** Text provided follows **
- SA Reserve Bank Governor Lesetja Kganyago says local banks have 40% more liquidity buffers than they need.
- He said most did not dip into these buffers during the Covid-19 crisis.
- As such, many have asked to resume paying dividends.
South African Reserve Bank (SARB) Governor Lesetja Kganyago says things are going well for the local banking sector.
Speaking at the South Africa Tomorrow investor conference hosted by the JSE in collaboration with Absa CIB and Citi Group, Kganyago said the financial sector is close to being back to business as usual.
"The outlook for the financial sector is a positive one and is now not far from being back to business as usual," said Kganyago in conversation with the JSE CEO Leila Fourie during the conference put together for the UK, Dubai and Southeast Asia investors.
Kganyago said while South Africa's economic recovery as a whole has been ahead of the government's expectations, thanks to the commodity price boom cycle, the financial sector is proving why it has for years been South Africa's "key credit strength".
When the lockdown began, the SARB changed its rules to allow banks to dip into their regulatory capital buffers to assist clients in need of loan repayment relief. It lowered the industry's liquidity coverage ratio from 100% to 80% but soon realised that the industry didn't need that intervention from the central bank.
"What we have actually seen has been that the industry's average liquidity coverage ratio for South African banks is actually closer to 140%," he said. Kganyago said as the economy gradually reopened, it became clear that banks didn't dip into their capital buffers. They remained almost with the same level of liquidity buffers they had before the crisis.
Banks strong enough to resume dividend payments
The SARB had asked local banks to suspend dividend payments and executive bonuses in return for allowing them to dip into their liquidity buffers.
But now that they've demonstrated that they can support their customers and lend without compromising their liquidity, dividend payments may be back on the table.
"What we have seen over the recent while is that after we had given regulatory guidance that the banks must minimise bonus payments and dividends, they have now come back because they are on such a stronger footing to say they are now in a position to be resuming the payment of dividends and bonuses," said Kganyago.
Kganyago said the accelerating economic recovery and the improvement in South Africa's fiscal situation, one of the risky factors affecting the industry, means that overall, the sector is on a "very sound footing".
** End of Text provided **
** Data records follows **
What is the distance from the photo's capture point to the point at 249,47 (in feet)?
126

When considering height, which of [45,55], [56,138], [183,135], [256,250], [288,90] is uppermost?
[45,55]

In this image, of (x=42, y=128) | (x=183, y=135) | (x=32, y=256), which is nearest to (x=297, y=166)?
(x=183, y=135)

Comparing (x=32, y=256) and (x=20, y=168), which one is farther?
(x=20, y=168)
** End of Data records **
** Data records follows **
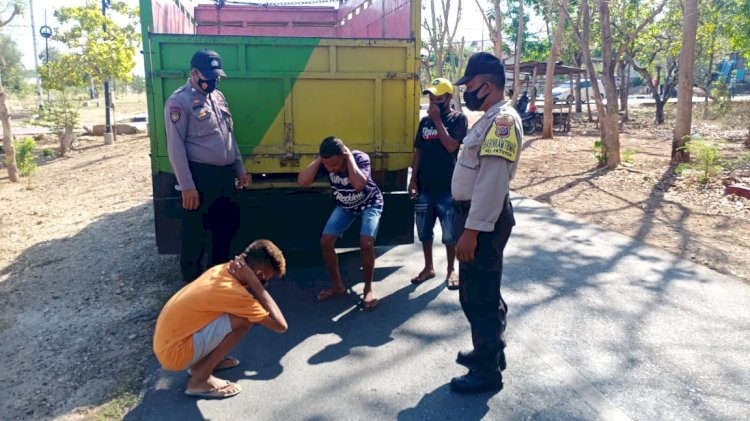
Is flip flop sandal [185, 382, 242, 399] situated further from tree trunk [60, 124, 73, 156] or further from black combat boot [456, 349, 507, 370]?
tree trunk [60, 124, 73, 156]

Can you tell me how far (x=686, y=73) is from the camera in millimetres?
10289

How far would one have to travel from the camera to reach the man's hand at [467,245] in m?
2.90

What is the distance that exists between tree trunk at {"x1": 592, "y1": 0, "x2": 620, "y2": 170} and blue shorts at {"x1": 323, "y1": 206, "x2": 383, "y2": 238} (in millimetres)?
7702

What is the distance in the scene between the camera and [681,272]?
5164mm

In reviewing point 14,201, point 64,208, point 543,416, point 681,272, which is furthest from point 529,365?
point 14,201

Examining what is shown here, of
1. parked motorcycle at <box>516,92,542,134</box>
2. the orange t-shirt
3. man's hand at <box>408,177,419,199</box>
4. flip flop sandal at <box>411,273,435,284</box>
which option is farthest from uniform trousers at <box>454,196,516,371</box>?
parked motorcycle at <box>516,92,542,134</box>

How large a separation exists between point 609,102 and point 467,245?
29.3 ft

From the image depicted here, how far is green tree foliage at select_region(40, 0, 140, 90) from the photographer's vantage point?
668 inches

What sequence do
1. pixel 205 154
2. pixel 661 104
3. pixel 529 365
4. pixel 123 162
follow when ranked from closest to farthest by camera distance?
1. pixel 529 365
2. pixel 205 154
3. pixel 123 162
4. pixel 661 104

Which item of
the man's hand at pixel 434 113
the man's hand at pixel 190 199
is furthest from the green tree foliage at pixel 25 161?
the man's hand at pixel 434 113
** End of Data records **
## Exercise instructions
[a] Could you write out the part of the article on South African banks from "Speaking at the" to "business as usual.", word for word?
[b] Can you shorten the paragraph of the article on South African banks that begins "When the lockdown began" and keep its main facts?
The material comes from a source unrelated to the article on South African banks.

## Outputs for the tasks
[a]
Speaking at the South Africa Tomorrow investor conference hosted by the JSE in collaboration with Absa CIB and Citi Group, Kganyago said the financial sector is close to being back to business as usual.

[b] When lockdown began, the SARB let banks draw on their regulatory capital buffers to give clients loan repayment relief. It also cut the industry's liquidity coverage ratio from 100% to 80%. It soon found that the industry did not need this help.